* _Aim of the task_
Where the listing below has a line with "genus: Odocoileus", write out exactly that line and every line after it, stopping after the line with "New Zealand, site EFH_HCAMG12, 2019-10-28".

* _Data shown_
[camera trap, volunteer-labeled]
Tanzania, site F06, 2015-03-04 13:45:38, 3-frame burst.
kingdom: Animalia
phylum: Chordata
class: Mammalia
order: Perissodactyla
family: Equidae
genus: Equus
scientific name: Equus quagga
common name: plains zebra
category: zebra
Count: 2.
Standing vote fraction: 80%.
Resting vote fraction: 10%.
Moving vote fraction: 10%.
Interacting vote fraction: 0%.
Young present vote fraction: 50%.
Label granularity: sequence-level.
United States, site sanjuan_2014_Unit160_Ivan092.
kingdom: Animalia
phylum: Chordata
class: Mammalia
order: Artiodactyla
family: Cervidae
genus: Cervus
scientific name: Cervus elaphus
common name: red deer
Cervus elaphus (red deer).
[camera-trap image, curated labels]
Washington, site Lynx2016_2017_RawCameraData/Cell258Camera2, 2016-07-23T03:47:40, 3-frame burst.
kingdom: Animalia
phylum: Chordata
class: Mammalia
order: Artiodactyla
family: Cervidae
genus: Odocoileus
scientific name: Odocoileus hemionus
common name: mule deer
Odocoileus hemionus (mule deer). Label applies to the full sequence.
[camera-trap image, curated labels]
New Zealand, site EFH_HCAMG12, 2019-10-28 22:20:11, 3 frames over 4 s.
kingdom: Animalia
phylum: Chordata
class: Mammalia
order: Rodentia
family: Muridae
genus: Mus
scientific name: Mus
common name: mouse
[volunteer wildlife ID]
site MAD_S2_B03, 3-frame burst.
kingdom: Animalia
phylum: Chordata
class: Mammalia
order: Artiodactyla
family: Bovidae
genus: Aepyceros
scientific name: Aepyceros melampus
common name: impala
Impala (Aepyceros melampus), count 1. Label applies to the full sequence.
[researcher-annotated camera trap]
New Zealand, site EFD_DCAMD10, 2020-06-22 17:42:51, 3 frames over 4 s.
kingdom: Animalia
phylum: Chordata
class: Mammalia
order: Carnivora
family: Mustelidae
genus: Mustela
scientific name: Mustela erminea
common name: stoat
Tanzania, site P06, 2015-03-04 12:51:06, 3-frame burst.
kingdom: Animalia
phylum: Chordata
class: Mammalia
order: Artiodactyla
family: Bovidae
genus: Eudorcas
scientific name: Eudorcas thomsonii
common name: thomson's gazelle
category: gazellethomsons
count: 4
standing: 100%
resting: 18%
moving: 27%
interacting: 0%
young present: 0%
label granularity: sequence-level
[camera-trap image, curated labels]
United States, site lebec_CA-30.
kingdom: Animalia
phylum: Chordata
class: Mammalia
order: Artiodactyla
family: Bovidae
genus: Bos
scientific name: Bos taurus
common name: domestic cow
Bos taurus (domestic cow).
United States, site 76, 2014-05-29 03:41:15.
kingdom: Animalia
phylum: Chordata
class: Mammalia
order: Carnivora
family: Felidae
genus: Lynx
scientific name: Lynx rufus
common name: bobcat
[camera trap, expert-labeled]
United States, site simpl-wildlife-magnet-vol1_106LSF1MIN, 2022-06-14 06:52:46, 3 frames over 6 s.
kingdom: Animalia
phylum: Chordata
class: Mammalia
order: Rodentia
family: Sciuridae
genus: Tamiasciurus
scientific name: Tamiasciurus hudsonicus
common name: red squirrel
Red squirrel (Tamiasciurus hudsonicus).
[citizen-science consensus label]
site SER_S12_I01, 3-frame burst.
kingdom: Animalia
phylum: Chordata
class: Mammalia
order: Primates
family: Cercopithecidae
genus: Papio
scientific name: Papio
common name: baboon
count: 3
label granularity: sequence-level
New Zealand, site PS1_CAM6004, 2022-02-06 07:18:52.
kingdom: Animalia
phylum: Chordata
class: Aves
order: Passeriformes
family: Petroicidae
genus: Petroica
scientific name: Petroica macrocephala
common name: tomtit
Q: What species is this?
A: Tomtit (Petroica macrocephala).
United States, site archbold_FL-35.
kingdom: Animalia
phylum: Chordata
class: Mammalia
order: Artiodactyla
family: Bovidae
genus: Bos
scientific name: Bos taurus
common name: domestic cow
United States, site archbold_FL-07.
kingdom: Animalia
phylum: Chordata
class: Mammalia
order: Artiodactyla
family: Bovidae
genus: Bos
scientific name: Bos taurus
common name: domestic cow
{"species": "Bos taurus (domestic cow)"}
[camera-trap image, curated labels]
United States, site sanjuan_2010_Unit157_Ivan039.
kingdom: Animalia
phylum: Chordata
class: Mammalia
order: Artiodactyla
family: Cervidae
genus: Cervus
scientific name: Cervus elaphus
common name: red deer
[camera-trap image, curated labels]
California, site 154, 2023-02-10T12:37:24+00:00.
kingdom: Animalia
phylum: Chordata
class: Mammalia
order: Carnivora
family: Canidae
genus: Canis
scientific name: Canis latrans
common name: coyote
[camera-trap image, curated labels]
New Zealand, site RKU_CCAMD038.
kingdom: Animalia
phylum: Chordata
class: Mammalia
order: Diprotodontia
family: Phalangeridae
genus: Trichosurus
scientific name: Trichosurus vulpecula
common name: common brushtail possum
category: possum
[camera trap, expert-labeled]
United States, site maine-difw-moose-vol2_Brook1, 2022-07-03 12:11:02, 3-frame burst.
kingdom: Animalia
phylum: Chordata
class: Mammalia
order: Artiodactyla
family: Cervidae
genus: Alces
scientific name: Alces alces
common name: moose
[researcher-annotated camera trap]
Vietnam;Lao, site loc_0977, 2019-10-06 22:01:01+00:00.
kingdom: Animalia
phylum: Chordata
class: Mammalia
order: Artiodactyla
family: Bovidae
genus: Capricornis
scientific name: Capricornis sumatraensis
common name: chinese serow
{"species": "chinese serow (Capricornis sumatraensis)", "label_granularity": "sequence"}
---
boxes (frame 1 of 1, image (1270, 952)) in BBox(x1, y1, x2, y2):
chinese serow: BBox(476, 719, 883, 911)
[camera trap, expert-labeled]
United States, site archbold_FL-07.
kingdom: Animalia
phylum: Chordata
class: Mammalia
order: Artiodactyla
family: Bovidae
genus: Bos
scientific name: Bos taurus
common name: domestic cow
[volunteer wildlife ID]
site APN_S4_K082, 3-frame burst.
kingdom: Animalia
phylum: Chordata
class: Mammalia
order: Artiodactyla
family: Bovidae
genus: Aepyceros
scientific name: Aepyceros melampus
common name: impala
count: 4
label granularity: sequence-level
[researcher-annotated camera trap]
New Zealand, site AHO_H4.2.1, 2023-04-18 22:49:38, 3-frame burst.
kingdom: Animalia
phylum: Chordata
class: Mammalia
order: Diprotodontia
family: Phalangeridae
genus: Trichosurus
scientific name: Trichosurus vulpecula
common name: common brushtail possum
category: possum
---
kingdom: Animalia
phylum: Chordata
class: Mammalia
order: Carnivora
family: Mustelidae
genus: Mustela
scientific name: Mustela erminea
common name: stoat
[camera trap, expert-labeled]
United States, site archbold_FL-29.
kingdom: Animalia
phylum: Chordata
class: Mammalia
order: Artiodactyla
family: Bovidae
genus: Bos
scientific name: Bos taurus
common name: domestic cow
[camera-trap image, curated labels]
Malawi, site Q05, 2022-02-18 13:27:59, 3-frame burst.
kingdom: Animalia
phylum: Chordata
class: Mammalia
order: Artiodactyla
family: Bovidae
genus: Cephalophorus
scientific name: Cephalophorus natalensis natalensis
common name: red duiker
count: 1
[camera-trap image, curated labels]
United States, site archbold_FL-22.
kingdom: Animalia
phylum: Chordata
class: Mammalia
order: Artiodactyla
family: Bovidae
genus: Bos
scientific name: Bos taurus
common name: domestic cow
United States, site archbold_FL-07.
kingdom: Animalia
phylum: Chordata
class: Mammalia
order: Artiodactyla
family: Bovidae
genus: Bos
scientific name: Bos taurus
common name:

* _Solved problem_
genus: Odocoileus
scientific name: Odocoileus hemionus
common name: mule deer
Odocoileus hemionus (mule deer). Label applies to the full sequence.
[camera-trap image, curated labels]
New Zealand, site EFH_HCAMG12, 2019-10-28 22:20:11, 3 frames over 4 s.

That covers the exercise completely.